Only lines containing the string "Aepyceros" belong in the answer; copy all of them from the entries.

==================================================

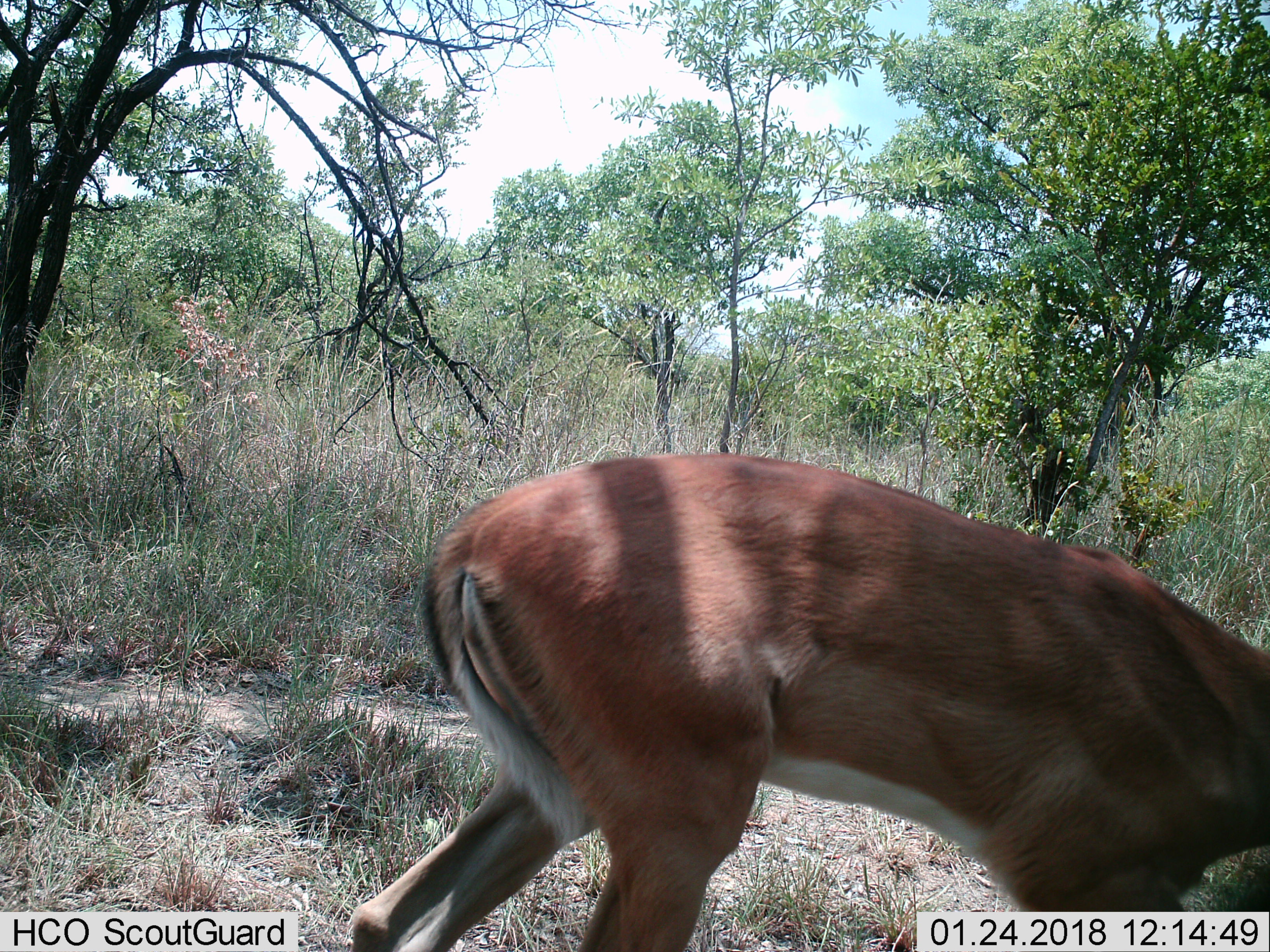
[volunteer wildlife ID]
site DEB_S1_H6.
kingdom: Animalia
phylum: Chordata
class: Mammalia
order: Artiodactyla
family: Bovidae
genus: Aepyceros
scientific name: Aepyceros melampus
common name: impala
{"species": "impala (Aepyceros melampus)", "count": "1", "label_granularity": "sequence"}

==================================================

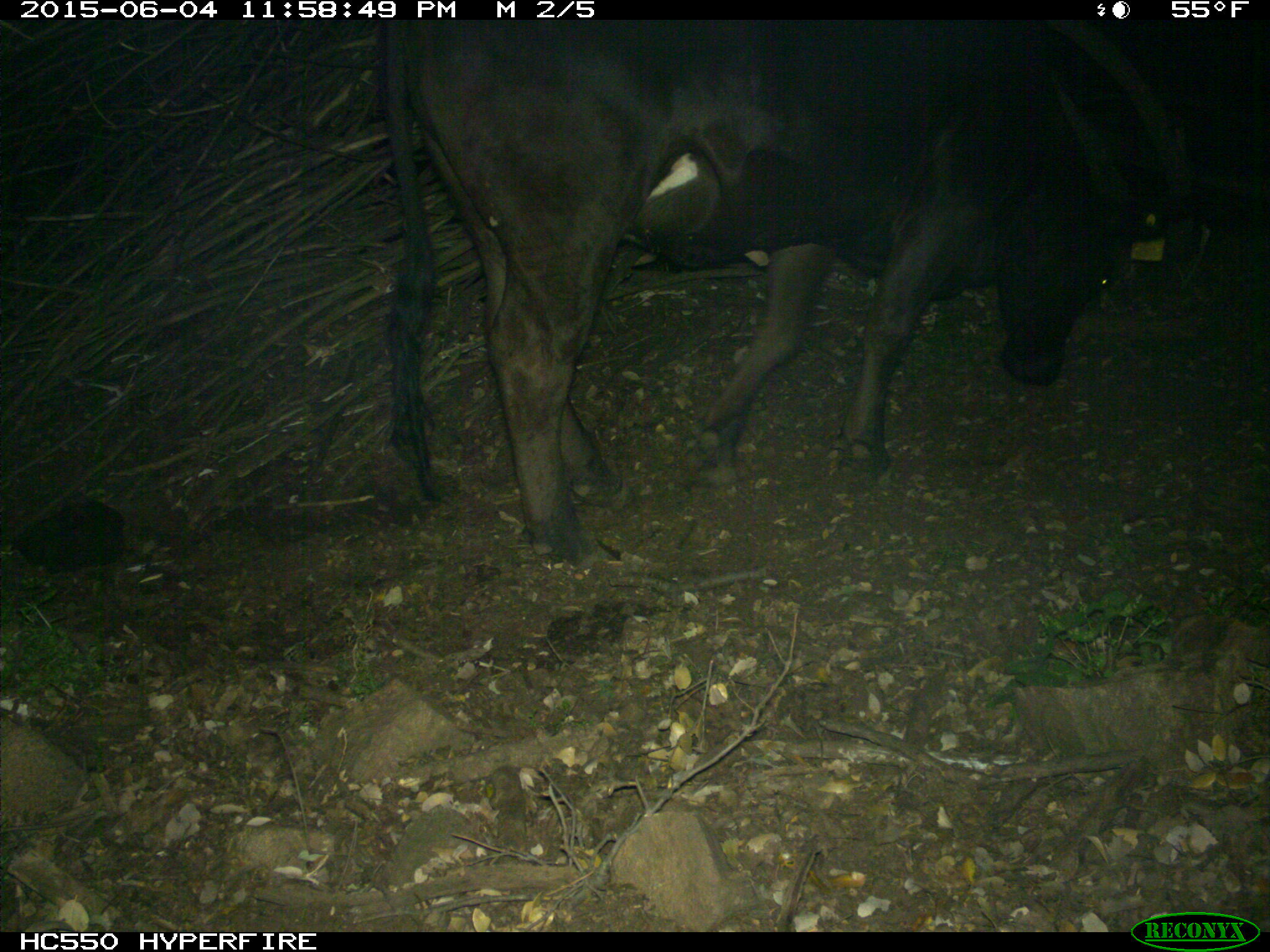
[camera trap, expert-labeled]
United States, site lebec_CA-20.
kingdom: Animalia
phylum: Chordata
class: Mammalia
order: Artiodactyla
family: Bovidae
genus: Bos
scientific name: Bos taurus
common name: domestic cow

==================================================

◆ EXPECTED ANSWER ◆
genus: Aepyceros
scientific name: Aepyceros melampus
{"species": "impala (Aepyceros melampus)", "count": "1", "label_granularity": "sequence"}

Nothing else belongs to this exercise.